_REQUIRED TASK_
Can you repeat the lines from the one holding "From point 15,305, point" through the last line, inclusive, swapping "camera" for "viewer" and leaving everything else unchanged?

_STORED DATA_
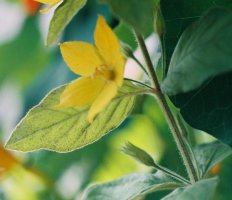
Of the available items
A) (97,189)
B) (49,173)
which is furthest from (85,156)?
(97,189)

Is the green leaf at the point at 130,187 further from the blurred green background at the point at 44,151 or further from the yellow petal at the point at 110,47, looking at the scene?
the blurred green background at the point at 44,151

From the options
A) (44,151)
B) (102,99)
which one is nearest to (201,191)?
(102,99)

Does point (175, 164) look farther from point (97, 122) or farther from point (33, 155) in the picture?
point (97, 122)

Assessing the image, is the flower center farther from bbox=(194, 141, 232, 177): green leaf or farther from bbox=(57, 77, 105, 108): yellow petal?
bbox=(194, 141, 232, 177): green leaf

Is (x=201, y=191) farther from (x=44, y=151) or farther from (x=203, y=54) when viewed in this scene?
(x=44, y=151)

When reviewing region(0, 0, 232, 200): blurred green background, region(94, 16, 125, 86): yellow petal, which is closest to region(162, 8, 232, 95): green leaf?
region(94, 16, 125, 86): yellow petal
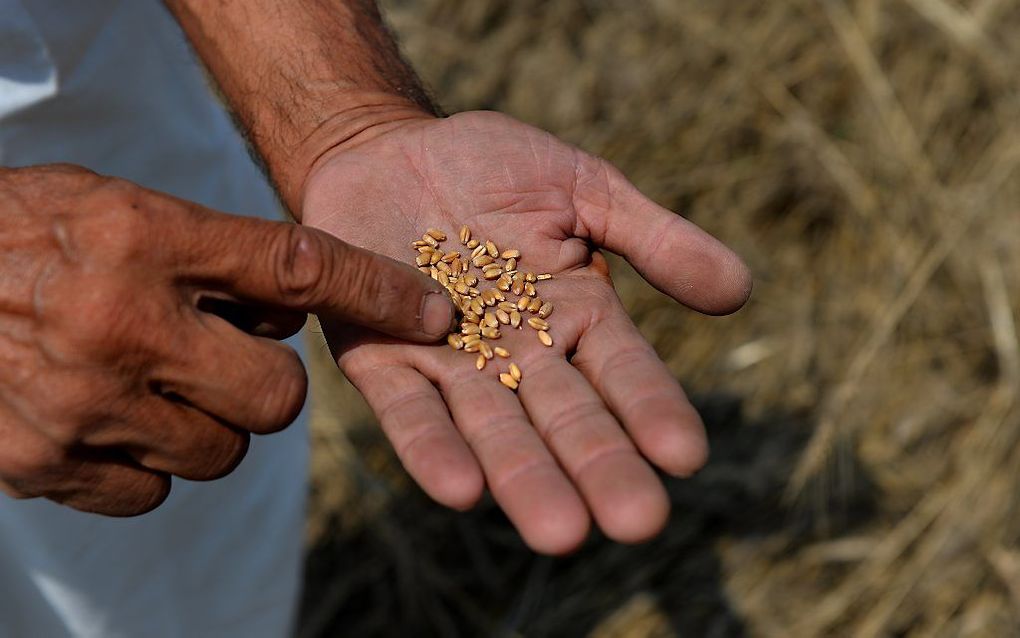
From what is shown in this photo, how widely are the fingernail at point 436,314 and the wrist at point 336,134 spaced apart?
1.20ft

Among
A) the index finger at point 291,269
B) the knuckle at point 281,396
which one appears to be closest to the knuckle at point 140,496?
the knuckle at point 281,396

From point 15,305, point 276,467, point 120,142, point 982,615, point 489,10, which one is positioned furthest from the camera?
point 489,10

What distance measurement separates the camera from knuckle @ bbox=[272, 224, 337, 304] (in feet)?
4.64

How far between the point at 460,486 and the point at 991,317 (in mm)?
2117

_FINAL RESULT_
From point 15,305, point 276,467, point 120,142, point 982,615, point 489,10, which one is positioned furthest from the viewer?
point 489,10

What distance measurement separates the viewer from knuckle @ bbox=[272, 224, 337, 304] (in feet)?
4.64

How far between the point at 460,486 and the point at 991,317 (in mm)?
2117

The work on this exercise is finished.